Tweaking Tux, Part 1

by Marcel Gagné

Hello, true believers. Your response to the Tell-Tale Heart series (in particular, the /proc wrap-up) was touching and buoyed my heart. *sniff* Hot on the heels of that last column, I want to start something new, something I call "Tweaking Tux". While to some, this may conjure up images of a certain puffy white character laughing when his belly is poked, I want the image to be this: tuning your Linux system for performance, fun and profit. Well, maybe it's just fun.
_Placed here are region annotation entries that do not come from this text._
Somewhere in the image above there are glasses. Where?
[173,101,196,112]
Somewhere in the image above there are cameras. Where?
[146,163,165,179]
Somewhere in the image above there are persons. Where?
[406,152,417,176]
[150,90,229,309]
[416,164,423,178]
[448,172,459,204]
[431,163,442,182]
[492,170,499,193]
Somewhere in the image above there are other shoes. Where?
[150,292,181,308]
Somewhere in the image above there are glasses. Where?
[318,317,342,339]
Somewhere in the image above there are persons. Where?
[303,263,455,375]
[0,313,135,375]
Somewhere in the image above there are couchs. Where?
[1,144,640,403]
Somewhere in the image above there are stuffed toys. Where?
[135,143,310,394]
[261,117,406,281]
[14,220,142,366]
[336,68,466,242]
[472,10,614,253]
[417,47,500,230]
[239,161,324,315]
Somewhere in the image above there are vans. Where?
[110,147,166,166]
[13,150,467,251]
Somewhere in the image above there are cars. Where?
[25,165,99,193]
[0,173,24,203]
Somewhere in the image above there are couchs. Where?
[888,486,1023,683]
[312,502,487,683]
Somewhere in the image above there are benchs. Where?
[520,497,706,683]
Okay, here's my plan. Over the next few installments in this series, we're going to visit another one of those topics that nobody seems to want to talk about (like printing - well, can you blame them?). Back a million years ago when I first started working with UNIX systems, we always had to compile our own kernels (as in the early days of Linux). We did this because every system was different in terms of hardware, drivers, number of users, etc., and all these parameters had to be taken into consideration before you ever booted your system. Otherwise, the 20th person would log in and the system would go down in flames. Resource and capacity planning as well as performance tuning were low-level issues that had to be considered. Not so much with today's systems. For the most part, when someone asks me when they should rebuild their kernels, I answer this way.

"Never."

Unless you have to, that is. No, this series is not about rebuilding your kernel. It's about not rebuilding your kernel. It's also about not rebooting.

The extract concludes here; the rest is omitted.